Online supplemental material
Fig. S1 shows that 5A6, the anti-human CD81 mAb, improves survival of SUP-B8–bearing mice. Fig. S2 demonstrates that anti-CD81, 5A6 induces direct killing by activating caspase-3 and PARP and shows binding of anti-CD81 mAbs to monkey cells and in vitro sensitivity of B lymphoma cell lines to direct and indirect cytotoxicity induced by 5A6 mAbs. Fig. S3 confirms the depletion of macrophages, NK cells, and complement. Fig. S4 shows the expression of human CD81 in PBMCs from humans and human CD81 transgenic mice. Fig. S5 shows reanalysis of CD81 and CD55 mRNA expression in two separate lymphoma datasets.
We thank Dr. Ravi Majeti and Dr. Jie Liu (Stanford University, Stanford, CA) for providing plasmids and cell lines and for their technical assistance in developing chimeric antibodies, and Dr. Michael R. Green for his assistance in microarray data analysis.

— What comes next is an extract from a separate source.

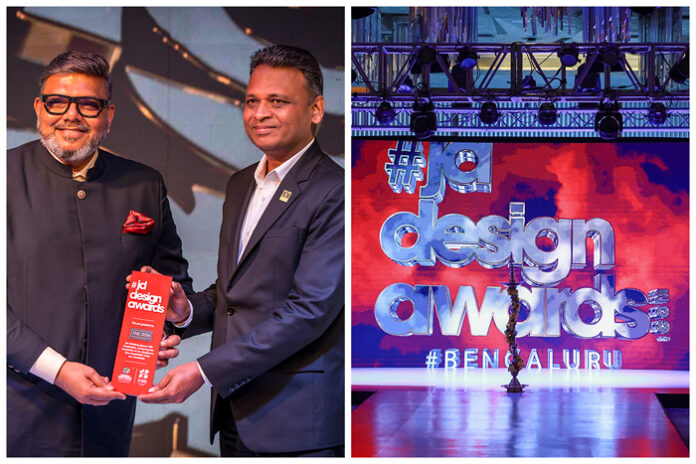 JD Design Awards 2025, Vinesh Gupta, JD School of Design, JD Institute of Fashion Technology,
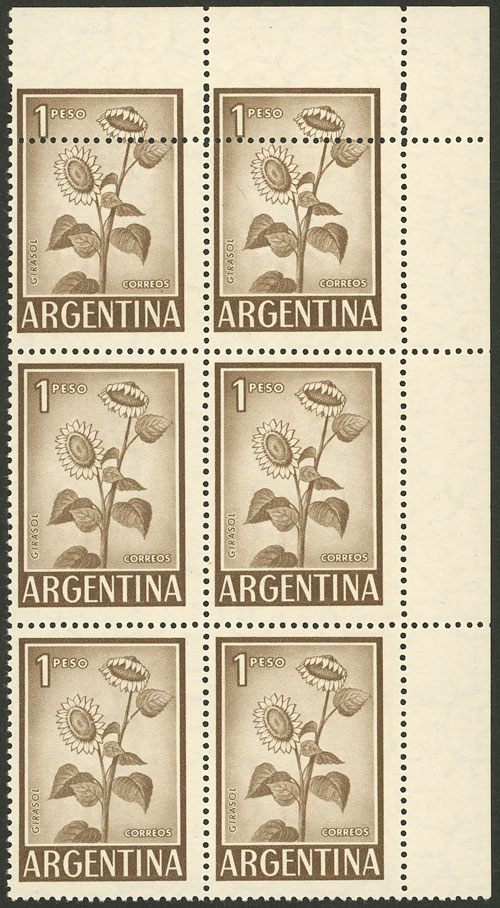 Lot 393 - Argentina general issues - Guillermo Jalil - Philatino Auction # 2525 ARGENTINA: Lot 393 - Argentina general issues - Guillermo Jalil - Philatino Auction # 2525 ARGENTINA:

This work was supported by the Translational Cancer Award from the Stanford Cancer Institute, Stanford’s SPARK and Coulter programs, the Breast Cancer Research program from the Department of Defense grant W81XWH-14-1-0397, and the National Institutes of Health grant 5 R35 CA197353-04. F. Vences-Catalán was supported by the American Society of Immunology through a Careers in Immunology fellowship.

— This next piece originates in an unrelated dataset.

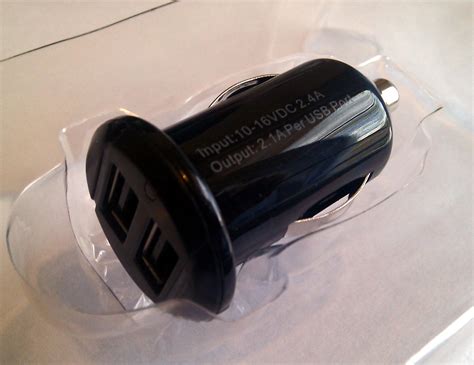 crucial 5V 2A car usb charger | crucial 5V 2A car usb charge… | Flickr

The authors declare no competing financial interests.
Author contributions: F. Vences-Catalán, C-C. Kuo, R. Rajapaksa, C. Duault, D.K. Czerwinski, R. Levy, and S. Levy designed, performed, and analyzed the experiments and edited the manuscript. C-C. Kuo generated chimeric antibodies and performed ADCC assays. C. Duault class-switched 5A6 to MsIgG2a and analyzed PBMC toxicity. R. Rajapaksa performed toxicity studies in HuCD81Tg mice and the SUP-B8 in vivo experiment. N. Andor reanalyzed single-cell mRNA expression in malignant versus embedded normal B cells. D.K. Czerwinski analyzed expression of CD81 on FL patient samples. F. Vences-Catalán and S. Levy wrote the manuscript.